## Listed records:
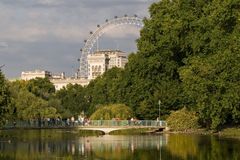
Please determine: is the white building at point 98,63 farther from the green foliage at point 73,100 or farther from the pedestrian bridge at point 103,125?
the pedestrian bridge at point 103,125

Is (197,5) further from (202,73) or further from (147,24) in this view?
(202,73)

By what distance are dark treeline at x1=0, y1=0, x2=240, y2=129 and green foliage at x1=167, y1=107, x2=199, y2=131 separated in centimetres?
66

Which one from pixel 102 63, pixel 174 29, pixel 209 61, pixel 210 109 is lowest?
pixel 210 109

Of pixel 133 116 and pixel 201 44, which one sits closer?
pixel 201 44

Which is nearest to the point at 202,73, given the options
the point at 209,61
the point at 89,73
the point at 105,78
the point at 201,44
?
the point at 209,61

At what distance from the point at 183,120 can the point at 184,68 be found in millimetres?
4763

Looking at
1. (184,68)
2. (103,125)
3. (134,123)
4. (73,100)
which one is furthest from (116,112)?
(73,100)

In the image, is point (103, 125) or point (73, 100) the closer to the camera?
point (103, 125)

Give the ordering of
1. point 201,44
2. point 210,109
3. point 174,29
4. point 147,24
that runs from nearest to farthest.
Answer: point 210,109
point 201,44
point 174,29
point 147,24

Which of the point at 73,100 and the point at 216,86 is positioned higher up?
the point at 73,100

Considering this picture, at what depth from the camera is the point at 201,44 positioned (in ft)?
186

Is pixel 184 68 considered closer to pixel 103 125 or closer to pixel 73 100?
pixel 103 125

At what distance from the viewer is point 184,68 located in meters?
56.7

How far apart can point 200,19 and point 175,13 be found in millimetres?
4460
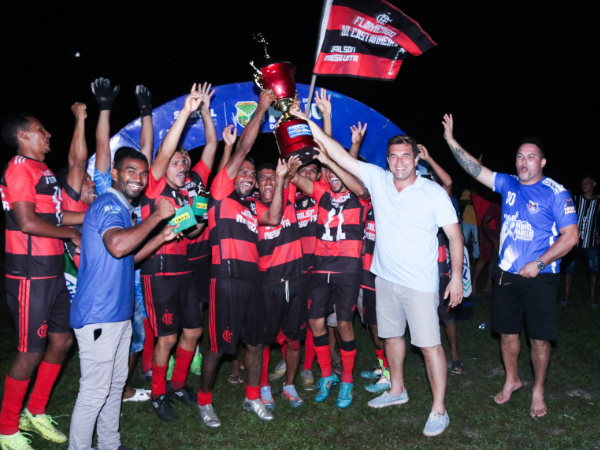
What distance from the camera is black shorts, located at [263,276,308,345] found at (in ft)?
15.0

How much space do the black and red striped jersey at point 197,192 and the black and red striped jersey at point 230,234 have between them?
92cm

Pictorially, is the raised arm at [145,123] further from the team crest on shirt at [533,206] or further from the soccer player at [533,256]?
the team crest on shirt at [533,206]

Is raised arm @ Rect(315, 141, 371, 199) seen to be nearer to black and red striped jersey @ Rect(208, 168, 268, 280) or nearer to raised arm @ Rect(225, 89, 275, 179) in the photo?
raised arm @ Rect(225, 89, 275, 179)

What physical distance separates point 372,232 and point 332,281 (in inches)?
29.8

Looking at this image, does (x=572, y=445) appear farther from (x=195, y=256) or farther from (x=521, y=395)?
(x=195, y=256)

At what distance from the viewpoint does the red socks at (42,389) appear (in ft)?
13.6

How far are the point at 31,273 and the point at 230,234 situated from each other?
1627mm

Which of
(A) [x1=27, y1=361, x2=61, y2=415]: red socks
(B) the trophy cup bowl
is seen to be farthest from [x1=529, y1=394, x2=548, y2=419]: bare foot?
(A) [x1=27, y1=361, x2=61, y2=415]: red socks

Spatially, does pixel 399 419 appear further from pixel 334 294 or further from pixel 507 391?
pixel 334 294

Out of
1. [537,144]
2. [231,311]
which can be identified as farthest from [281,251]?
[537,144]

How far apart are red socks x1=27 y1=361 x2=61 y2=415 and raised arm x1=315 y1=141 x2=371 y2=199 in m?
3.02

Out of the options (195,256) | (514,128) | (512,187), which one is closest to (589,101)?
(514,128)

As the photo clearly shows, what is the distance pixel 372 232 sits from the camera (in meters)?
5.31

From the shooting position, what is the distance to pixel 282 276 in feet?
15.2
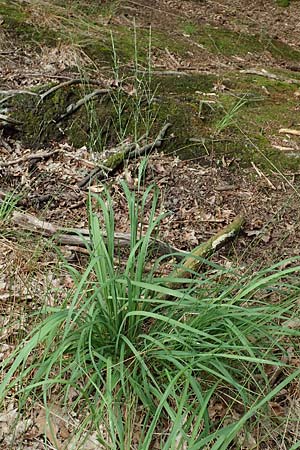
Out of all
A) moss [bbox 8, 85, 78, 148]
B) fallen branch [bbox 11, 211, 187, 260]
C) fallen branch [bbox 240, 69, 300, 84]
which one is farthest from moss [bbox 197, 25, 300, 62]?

## Challenge:
Leave out the pictures and print each record exactly as it stands.

## Answer to the task:
Please determine: is the white building at point 98,63 farther from the green foliage at point 73,100 or farther from the pedestrian bridge at point 103,125?
the pedestrian bridge at point 103,125

Is (197,5) further from (202,73) or further from (147,24) in this view?
(202,73)

By what distance are dark treeline at x1=0, y1=0, x2=240, y2=129 and green foliage at x1=167, y1=107, x2=199, y2=131 separated in centimetres?
66

Which one from pixel 102 63, pixel 174 29, pixel 209 61, pixel 210 109 is lowest?
pixel 210 109

Of pixel 133 116 and pixel 201 44, which one sits closer?
pixel 201 44

Which is nearest to the point at 202,73, given the options
the point at 209,61
the point at 89,73
the point at 105,78
the point at 201,44
?
the point at 209,61

At what distance from the point at 183,120 can the point at 184,68 be found in millimetres?
4763

Looking at
1. (184,68)
2. (103,125)
3. (134,123)
4. (73,100)
which one is furthest from (116,112)?
(73,100)

In the image, is point (103, 125) or point (73, 100) the closer to the camera?
point (103, 125)

Give the ordering of
1. point 201,44
2. point 210,109
3. point 174,29
4. point 147,24
that runs from nearest to farthest.
Answer: point 210,109
point 201,44
point 174,29
point 147,24

Which of the point at 73,100 and the point at 216,86 is positioned higher up?
the point at 73,100

Considering this picture, at what depth from the camera is the point at 201,44 positioned (in ft)?
186

Is pixel 184 68 considered closer to pixel 103 125 or closer to pixel 73 100?
pixel 103 125

At what distance from the viewer is point 184,68 located in meters?
56.7

How far apart can point 200,19 and point 175,13 be found in millimetres?
4460
What distance from the camera is black shorts, located at [263,276,308,345] found at (in ft)?
15.0

How much space do the black and red striped jersey at point 197,192 and the black and red striped jersey at point 230,234 have between them?
92cm

Pictorially, is the raised arm at [145,123] further from the team crest on shirt at [533,206] or further from the soccer player at [533,256]?
the team crest on shirt at [533,206]

Is raised arm @ Rect(315, 141, 371, 199) seen to be nearer to black and red striped jersey @ Rect(208, 168, 268, 280) or nearer to raised arm @ Rect(225, 89, 275, 179) in the photo?
raised arm @ Rect(225, 89, 275, 179)

What physical distance separates point 372,232 and point 332,281 (in inches)?
29.8

Looking at this image, does (x=572, y=445) appear farther from (x=195, y=256) or farther from (x=521, y=395)?
(x=195, y=256)

At what distance from the viewpoint does the red socks at (42,389) appear (in ft)?
13.6

How far are the point at 31,273 and the point at 230,234 situated from each other?
1627mm

Which of
(A) [x1=27, y1=361, x2=61, y2=415]: red socks
(B) the trophy cup bowl
is seen to be farthest from [x1=529, y1=394, x2=548, y2=419]: bare foot?
(A) [x1=27, y1=361, x2=61, y2=415]: red socks

Spatially, does pixel 399 419 appear further from pixel 334 294 or further from pixel 507 391?
pixel 334 294

Out of
1. [537,144]
2. [231,311]
which can be identified as farthest from [281,251]?
[537,144]

How far apart are red socks x1=27 y1=361 x2=61 y2=415 and raised arm x1=315 y1=141 x2=371 y2=199 in m?
3.02

Out of the options (195,256) | (514,128) | (512,187), which one is closest to (589,101)?
(514,128)

As the photo clearly shows, what is the distance pixel 372 232 sits from the camera (in meters)?
5.31

From the shooting position, what is the distance to pixel 282 276 in feet?
15.2
Out of all
A) moss [bbox 8, 85, 78, 148]
B) fallen branch [bbox 11, 211, 187, 260]
C) fallen branch [bbox 240, 69, 300, 84]
which one is farthest from moss [bbox 197, 25, 300, 62]?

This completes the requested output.